The administration of the City of Colorado Springs recognizes that the dynamics of health care are rapidly changing. As the ESA Board heard directly from its independently-hired professional consultant, quality emergency health care requires closer relationships between first responders, transport services, and local hospital systems. Currently, 85 percent of emergency transports within the jurisdiction of the ESA originate within the city limits of Colorado Springs. In addition, the Colorado Springs Fire Department is the first responder on 76 percent of emergency 911 calls within the jurisdiction of the ESA. For these reasons, the administration of the City of Colorado Springs believes that in order to best serve emergency health care patients and citizens of the city, any RFP relating to emergency transport services within the City should be controlled, conducted, negotiated, and managed by the Colorado Springs Fire Department.

Competitive procurement is the holy grail of government procurement because it results in the best bang for the buck for taxpayers. Many cities, both larger and smaller than Colorado Springs, receive compensation from ambulance providers for the EMT and Paramedic services provided by their fire departments, who frequently arrive first to emergencies. It is really time that Colorado Springs receives such reimbursement and does not remain in the old model where the City is providing hidden subsidies to the provider.

Accordingly, the City will be issuing an RFP for emergency transport services within the city limits. The RFP will be designed to award a contract for emergency transport services beginning April 2014, at the expiration of the current ESA-AMR contract. The RFP could include an alternate option or options that will request proposals not only for the City but for service in the remainder of the ESA area as well. In any event, based on responses to the RFP process, the Colorado Springs Fire Department may recommend to City Council that Council exercise its right to withdraw the city from the ESA by terminating the ESA IGA pursuant to its termination provisions.

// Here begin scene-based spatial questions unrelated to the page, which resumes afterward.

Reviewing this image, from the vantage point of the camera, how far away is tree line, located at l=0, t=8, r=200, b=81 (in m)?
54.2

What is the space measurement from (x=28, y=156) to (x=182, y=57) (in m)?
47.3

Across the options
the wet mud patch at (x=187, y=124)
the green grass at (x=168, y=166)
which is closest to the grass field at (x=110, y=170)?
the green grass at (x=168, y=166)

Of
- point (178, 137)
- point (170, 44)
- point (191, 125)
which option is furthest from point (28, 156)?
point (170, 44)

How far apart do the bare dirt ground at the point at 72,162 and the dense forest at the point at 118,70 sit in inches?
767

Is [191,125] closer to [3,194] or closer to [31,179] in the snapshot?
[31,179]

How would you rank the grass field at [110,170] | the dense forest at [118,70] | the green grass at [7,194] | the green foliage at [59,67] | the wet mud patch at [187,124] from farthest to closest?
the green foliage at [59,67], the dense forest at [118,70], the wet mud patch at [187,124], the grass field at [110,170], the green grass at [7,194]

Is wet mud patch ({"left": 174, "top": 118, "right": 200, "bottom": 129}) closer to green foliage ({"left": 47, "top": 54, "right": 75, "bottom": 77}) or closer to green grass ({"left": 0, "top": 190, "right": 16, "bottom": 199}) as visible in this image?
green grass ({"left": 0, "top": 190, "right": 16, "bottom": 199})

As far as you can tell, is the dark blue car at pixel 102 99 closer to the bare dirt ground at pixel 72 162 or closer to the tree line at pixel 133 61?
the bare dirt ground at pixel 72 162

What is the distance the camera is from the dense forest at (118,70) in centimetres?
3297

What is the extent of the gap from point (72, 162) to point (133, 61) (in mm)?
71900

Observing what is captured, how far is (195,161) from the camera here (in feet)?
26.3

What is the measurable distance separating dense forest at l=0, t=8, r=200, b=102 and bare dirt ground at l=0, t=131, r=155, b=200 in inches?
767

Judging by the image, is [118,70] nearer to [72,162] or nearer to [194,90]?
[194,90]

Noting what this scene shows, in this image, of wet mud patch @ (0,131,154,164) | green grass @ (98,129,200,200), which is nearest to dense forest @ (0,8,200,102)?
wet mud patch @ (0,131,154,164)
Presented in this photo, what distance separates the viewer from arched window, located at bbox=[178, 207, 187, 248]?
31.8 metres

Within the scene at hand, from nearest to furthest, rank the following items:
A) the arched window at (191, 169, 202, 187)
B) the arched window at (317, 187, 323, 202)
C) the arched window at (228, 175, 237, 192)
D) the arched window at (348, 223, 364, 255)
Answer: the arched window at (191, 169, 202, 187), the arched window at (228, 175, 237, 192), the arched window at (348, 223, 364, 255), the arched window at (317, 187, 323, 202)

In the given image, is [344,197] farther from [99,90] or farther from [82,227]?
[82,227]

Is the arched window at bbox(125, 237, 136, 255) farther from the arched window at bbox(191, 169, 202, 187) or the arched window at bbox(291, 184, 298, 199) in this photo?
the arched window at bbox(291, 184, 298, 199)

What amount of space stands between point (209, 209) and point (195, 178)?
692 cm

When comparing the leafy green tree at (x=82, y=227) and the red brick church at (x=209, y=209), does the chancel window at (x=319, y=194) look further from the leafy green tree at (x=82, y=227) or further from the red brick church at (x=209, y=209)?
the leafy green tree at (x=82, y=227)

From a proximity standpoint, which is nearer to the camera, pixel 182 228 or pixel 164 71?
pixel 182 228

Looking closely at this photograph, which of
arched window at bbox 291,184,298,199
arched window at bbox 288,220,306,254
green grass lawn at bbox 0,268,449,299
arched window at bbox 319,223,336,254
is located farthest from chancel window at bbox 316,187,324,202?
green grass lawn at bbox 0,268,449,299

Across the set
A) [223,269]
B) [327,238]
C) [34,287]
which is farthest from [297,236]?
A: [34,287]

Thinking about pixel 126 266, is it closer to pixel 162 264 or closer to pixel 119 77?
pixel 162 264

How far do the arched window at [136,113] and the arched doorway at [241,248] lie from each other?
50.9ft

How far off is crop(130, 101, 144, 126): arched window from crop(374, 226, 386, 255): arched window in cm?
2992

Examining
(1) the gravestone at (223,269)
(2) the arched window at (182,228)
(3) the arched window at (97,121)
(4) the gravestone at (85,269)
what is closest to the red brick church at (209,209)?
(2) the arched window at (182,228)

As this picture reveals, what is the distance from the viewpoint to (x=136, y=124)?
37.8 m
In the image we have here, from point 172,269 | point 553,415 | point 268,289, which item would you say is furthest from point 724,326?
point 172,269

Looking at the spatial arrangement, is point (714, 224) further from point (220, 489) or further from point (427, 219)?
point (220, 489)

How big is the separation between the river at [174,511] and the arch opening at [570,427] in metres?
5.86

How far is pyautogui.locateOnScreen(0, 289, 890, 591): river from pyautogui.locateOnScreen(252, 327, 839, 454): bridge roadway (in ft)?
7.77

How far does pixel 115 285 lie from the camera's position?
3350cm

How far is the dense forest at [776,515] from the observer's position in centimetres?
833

The City of Colorado Springs remains dedicated to cooperating with neighboring communities and fire protection districts to ensure that the highest quality emergency transport services and patient care possible is provided throughout El Paso County. As I noted earlier, the City is willing to extend the scope of the City-issued RFP to include provision of emergency transport service to all areas currently served by the ESA. However, City administration does not feel the current structure of the ESA is providing the best level of service to patients and citizens and the City needs the ability to directly manage any contract for emergency transport services to insure better service. Should the neighboring communities and the ESA Board choose not to be included in the City-issued RFP, the City will continue to communicate closely and cooperate with our neighbors to ensure the absolute highest quality of emergency transport services is available to all of El Paso County.